[whatwg] [html5] Rendering of interactive content
Benjamin Hawkes-Lewis
bhawkeslewis at googlemail.com
Sun Feb 8 09:44:06 PST 2009
On 8/2/09 13:18, Giovanni Campagna wrote:
> 2009/2/8 Benjamin Hawkes-Lewis <bhawkeslewis at googlemail.com
> <mailto:bhawkeslewis at googlemail.com>>
>
> On 7/2/09 20:07, Giovanni Campagna wrote:
>
> Yes, but what properties should I query for?
>
>
> In order to find out what, precisely?
>
> What to reset, for example (see the first Ian email on this topic)
I don't follow. What to reset when in order to achieve what?
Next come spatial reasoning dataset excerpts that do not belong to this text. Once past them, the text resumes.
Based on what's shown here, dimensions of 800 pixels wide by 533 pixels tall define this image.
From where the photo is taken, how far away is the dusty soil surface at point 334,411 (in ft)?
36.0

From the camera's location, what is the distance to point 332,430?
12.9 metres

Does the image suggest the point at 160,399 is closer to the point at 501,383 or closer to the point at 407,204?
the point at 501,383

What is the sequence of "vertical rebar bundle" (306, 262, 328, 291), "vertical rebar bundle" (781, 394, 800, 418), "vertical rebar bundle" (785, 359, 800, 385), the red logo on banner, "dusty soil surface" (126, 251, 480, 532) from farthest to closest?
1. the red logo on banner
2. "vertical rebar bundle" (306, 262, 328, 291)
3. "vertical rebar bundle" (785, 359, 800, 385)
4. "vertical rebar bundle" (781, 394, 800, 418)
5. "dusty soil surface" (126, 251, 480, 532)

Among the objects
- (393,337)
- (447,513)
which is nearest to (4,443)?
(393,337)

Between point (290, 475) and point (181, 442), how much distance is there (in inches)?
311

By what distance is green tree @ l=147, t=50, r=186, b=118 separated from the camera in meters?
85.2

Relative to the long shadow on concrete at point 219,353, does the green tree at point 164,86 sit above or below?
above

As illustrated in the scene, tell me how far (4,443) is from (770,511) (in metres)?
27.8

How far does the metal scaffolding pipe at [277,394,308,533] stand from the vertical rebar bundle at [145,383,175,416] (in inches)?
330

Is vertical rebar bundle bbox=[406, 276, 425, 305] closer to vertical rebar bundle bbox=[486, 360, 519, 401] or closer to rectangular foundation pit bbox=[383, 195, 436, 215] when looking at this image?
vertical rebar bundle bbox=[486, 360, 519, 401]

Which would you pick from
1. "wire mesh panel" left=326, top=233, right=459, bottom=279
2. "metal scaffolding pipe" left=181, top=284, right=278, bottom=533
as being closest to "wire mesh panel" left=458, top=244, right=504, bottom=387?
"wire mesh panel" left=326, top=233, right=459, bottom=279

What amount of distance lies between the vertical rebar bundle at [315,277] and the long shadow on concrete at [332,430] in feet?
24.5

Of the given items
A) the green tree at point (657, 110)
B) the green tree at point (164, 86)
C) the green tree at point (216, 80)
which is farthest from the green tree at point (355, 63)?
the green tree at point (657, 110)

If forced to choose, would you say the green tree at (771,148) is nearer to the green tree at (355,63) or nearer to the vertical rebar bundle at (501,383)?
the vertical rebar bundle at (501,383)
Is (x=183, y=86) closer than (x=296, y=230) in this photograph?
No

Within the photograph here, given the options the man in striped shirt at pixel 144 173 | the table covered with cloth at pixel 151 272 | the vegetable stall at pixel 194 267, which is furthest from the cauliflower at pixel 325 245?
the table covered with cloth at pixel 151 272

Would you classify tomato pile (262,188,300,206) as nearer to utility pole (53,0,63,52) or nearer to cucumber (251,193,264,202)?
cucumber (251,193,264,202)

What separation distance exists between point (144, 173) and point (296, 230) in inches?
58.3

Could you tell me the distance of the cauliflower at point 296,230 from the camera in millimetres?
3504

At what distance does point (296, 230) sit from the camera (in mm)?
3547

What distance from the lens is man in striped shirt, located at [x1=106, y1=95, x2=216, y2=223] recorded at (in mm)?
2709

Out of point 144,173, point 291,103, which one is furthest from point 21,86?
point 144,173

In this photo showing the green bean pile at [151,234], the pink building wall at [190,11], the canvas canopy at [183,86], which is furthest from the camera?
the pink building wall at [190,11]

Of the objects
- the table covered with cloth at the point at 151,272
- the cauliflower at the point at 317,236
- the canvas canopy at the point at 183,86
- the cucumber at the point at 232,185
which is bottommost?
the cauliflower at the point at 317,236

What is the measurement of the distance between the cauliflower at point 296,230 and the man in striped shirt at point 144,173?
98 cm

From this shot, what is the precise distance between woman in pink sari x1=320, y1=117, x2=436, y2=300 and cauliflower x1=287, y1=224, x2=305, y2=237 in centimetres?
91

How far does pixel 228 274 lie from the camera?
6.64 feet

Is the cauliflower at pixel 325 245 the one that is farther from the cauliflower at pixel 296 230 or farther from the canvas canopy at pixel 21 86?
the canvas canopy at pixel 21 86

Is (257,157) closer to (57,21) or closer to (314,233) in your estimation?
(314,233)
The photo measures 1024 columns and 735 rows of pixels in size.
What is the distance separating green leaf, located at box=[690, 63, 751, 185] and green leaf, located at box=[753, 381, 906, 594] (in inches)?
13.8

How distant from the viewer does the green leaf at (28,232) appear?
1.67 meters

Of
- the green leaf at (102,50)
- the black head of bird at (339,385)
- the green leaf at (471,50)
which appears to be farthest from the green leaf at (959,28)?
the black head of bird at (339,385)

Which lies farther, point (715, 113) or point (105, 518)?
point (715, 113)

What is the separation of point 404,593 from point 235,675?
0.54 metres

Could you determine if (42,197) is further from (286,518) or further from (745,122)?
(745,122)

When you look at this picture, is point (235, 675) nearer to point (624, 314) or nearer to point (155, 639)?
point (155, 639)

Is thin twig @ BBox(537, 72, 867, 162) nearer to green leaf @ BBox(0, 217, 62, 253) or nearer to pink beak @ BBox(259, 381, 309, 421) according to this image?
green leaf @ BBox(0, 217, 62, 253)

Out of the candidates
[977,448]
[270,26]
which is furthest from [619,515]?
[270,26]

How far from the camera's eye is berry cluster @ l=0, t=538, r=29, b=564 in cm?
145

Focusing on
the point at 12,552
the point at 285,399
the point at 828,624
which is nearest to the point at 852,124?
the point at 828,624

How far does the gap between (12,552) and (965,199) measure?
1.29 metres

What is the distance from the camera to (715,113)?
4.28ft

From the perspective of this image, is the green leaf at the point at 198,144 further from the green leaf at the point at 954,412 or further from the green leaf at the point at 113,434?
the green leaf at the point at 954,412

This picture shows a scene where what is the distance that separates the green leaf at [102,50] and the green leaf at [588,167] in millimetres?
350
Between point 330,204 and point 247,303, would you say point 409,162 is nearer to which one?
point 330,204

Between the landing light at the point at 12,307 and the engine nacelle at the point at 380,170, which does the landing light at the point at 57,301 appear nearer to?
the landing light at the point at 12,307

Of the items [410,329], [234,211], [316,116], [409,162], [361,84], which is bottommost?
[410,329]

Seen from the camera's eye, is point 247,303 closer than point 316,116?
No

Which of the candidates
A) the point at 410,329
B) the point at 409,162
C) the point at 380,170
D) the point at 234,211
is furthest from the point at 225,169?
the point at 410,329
> Their values depend on user agent defaults (which may be anything),
> user preferences (which may be anything), user stylesheets (which
> may be anything), and publisher styles (which may be anything), as
> per the CSS cascade:
>
> I am the author, so at least those values are known.
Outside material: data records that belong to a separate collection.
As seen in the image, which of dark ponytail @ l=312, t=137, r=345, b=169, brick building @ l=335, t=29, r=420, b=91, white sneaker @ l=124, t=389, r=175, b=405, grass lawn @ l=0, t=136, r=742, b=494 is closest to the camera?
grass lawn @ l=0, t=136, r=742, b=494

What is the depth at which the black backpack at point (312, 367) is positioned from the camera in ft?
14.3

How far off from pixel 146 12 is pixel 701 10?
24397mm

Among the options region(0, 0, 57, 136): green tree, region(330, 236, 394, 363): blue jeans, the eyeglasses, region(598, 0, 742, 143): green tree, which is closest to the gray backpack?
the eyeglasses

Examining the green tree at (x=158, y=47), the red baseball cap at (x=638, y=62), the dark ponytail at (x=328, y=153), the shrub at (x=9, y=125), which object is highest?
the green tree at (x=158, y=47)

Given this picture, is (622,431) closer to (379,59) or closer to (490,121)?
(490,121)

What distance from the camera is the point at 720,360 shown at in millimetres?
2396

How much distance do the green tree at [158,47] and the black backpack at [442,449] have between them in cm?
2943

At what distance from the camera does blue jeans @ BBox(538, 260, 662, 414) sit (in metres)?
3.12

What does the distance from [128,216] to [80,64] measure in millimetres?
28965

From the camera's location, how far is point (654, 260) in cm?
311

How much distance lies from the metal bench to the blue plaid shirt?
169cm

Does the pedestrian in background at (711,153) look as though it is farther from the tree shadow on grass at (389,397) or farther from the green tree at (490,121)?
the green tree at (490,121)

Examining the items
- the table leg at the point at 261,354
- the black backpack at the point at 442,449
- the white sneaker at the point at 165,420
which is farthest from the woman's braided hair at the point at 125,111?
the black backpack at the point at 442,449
Well, that's more-or-less true although in practice you don't know what
CSS properties and values the UA implements, so you don't know which it
actually would apply even without a user stylesheet.
> So the only properties I may find useful to know the values
> are UA default, that should be consistent across different platform and
> browser.
I disagree that they "should" be consistent, though obviously there are
market pressures towards making them so and it's helpful to have a
specification for mimicking common presentation.
> http://www.w3.org/TR/CSS21/cascade.html#cascade
>
> In other words, the values cannot be known for sure until you query
> them.
>
> Even if you mandated precise user agent defaults, the values still
> could not be known for sure until you queried them, because of user
> preferences, user stylesheets, and publisher styles.
>
>
> If you mandate strict UA default, and the publisher (I repeat, I am the
> author, I know what I write) overrides them, he may be sure that: either
> it will look as no default style applied at all, or any additional
> property that applies has been set by the user (so it is not my problem,
> he wanted all the <a>s to be purple on yellow background, even if it
> looks horrible to me)
That's true (except for the practical support problem mentioned above),
but that's different to knowing the applied value.
> There's a recursion problem there.
>
> User agents may derive the effects of "appearance" from user-agent
> default stylesheets:
>
> http://www.w3.org/TR/css3-ui/#appearance
>
>
> UA must derive the appearance effects from the user agent skin, widgets
> theme or native platform widgets (ie the common controls on win or the
> Gtk / Qt themes in Linux). Those settings are not part of the UA default
> style sheet, are not necessarily expressed in CSS, and do not take part
> in the cascade.
The draft specification for "appearance" says:
"This specification does not define the term 'platform'.
"For example, it could be the native graphical rendering engine of the
operating system, or it could be a user-agent-specific skin."
As far as I can see, there's nothing in the spec to prevent the
"user-agent-specific skin" being expressed as a user-agent default
stylesheet, or to prevent a user-agent developer interpreting "platform"
as equivalent to the user-agent default stylesheet.
If there is something, please cite it.
> HTML5 should not mandate the UA present <a>s in blue, but it should
> mandate the UA present <a>s like links (appearance:hyperlink).
>
>
> How would you test whether a UA complied with that requirement or
> not? Purely by testing the value of the appearance property applied
> to the element with a default configuration?
>
> 1) you test the conformance to HTML5 by testing the value of appearance
> and the semantics of the element (it must be an hyper-link, if you want
> normative rendering or not)
> 2) you test the conformance to CSS3 UI by testing the look and feel of
> the elements, and comparing it to the standard look and feel for that
> platform, skin, them, etc.
I think the lack of definition of "platform" probably makes (2)
untestable, and that undermines the value of (1).